Los cazadores subieron juntos la cuesta. En cuanto llegaron a la pradera, Talut impuso la marcha rápida.
–También a mí me parece que el día es demasiado hermoso como para desperdiciarlo –dijo Nezzie, dejando con firmeza su taza. El grupo se había reunido ante el hogar exterior, tras la partida de los cazadores, para terminar los restos del desayuno y tomar una infusión–. Los granos están maduros y secos. Tenía ganas de salir a cosechar en estos últimos días de buen tiempo. Si vamos hacia los pinos del arroyuelo, podremos recoger también algunos piñones maduros. ¿Quién quiere acompañarme?
–No creo que Fralie deba caminar tanto –dijo Crozie.
–Oh, madre –protestó Fralie–, un paseíto me sentará bien. Cuando el tiempo empeore tendremos que pasar muchos días dentro. Y no falta mucho para eso. Me gustaría ir, Nezzie.
–En ese caso será mejor que te acompañe, para ayudarte con los niños –dijo Crozie, como si hiciera un gran sacrificio, aunque le complacía la idea de salir.
Tronie no disimuló su entusiasmo.
–¡Qué buena idea, Nezzie! Puedo poner a Hartal en la mochila para coger en brazos a Nuvie si se cansa. Nada me gustaría tanto como pasar el día fuera.
–Yo me encargo de Nuvie –decidió Manuv–. No tienes por qué cargar con dos. Pero creo que lo primero que haré será coger piñones, mientras vosotros cosecháis el grano.
–Me parece que yo también iré con vosotros, Nezzie –intervino Mamut–. Tal vez a Rydag no le moleste acompañar a este viejo. Y hasta puede enseñarme alguno de los signos de Ayla, ya que los hace tan bien.
–Tú muy bien señales, Mamut –dijo Rydag, con ademanes–. Aprendes rápido. Tal vez tú enseñar a mí.
–Podemos enseñarnos mutuamente –respondió Mamut, por el mismo medio.
Nezzie sonrió. El anciano nunca había tratado al niño de espíritus mezclados de forma distinta a los otros niños del Campamento, salvo para brindarle más atenciones a causa de su debilidad.
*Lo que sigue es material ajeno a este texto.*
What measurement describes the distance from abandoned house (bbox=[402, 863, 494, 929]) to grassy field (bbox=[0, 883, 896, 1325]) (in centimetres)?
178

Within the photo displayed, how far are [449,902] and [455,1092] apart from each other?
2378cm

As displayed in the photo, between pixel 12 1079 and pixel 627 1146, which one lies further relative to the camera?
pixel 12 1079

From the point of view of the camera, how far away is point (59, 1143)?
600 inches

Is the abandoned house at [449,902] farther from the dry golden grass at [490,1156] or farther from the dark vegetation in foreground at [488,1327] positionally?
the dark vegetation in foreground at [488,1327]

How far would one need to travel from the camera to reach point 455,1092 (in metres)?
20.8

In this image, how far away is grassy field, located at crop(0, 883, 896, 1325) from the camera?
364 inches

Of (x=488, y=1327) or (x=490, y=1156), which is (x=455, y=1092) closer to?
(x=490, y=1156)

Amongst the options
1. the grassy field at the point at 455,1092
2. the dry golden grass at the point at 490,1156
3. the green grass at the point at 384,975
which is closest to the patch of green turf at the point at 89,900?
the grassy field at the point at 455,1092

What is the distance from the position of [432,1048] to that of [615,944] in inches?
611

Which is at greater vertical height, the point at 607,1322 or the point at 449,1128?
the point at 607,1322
Con frecuencia le ayudaba a cuidarle. Entre Mamut y el pequeño parecía existir un vínculo especial, y la mujer sospechó que el anciano sólo iba con ellas para mantener ocupado a Rydag mientras los demás trabajaban. También cuidaría de que nadie le obligara, inadvertidamente, a caminar más aprisa de lo que le convenía; si notaba al niño demasiado fatigado, aminoraría el paso, culpando de ello a su edad avanzada. Lo había hecho en otras ocasiones.
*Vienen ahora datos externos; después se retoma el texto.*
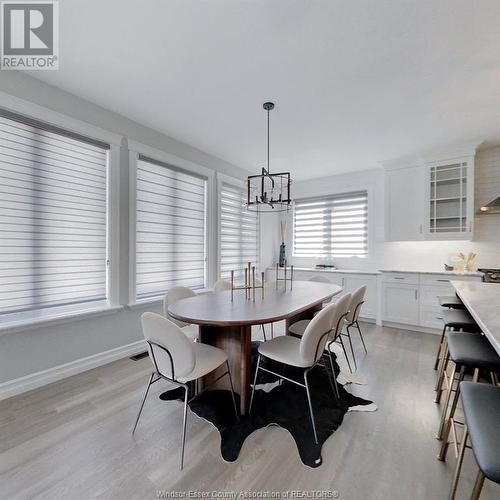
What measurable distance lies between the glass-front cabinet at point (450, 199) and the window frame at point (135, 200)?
10.9 ft

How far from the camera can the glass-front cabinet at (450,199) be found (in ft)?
12.2

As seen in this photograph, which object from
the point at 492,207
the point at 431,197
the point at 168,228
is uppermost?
the point at 431,197

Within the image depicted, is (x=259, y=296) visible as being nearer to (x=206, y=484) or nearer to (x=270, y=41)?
(x=206, y=484)

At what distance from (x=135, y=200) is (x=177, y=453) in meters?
2.52

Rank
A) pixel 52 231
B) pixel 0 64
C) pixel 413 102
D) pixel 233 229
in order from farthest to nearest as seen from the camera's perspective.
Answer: pixel 233 229 → pixel 413 102 → pixel 52 231 → pixel 0 64

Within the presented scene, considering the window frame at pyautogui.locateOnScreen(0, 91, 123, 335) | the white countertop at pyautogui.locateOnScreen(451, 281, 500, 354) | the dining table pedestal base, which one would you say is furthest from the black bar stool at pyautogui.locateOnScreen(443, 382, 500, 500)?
the window frame at pyautogui.locateOnScreen(0, 91, 123, 335)

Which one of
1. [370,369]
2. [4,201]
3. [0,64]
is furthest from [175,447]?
[0,64]

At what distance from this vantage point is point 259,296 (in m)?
2.62

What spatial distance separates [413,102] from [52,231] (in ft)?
12.2

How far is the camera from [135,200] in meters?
3.09

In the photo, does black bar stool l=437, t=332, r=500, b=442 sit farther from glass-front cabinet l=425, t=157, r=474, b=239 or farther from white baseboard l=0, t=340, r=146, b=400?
white baseboard l=0, t=340, r=146, b=400

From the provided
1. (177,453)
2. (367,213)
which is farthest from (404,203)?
(177,453)

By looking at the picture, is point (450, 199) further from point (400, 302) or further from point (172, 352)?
point (172, 352)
Cuando todos estuvieron reunidos ante la entrada del albergue, con cestos para cargar y recolectar, sacos de cuero, bolsas para el agua y alimentos para el almuerzo, Mamut sacó una pequeña estatuilla de marfil, que representaba a una mujer madura, y la clavó en el suelo, delante de la entrada. Dijo algunas palabras que sólo él conocía y agregó gestos evocaticos. El albergue quedaría desierto; por eso invocaba al espíritu de Mut, la Gran Madre, para que custodiara y protegiera la vivienda en ausencia de todos sus ocupantes.
Nadie violaría la prohibición de entrar representada por la estatuilla de la Madre ante la puerta. A menos que fuera absolutamente necesario, nadie osaría afrontar las consecuencias que, según la creencia general, acarreaba un acto semejante. Aun en caso de extrema necesidad (si alguien estaba herido o perdido en una ventisca, necesitado de abrigo), aquel que lo hiciera tomaría medidas inmediatas para apaciguar a la protectora, posiblemente furiosa y vengativa. La persona en cuestión, su familia y su Campamento pagarían una compensación superior al valor de cualquier cosa utilizada tan pronto como les fuera posible. Se harían donaciones y regalos a los miembros del Hogar del Mamut para aplacar al espíritu de la Gran Madre con oraciones y explicaciones, con promesas de buenas acciones o futuras compensaciones. La medida de Mamut era más eficaz que cualquier cerrojo.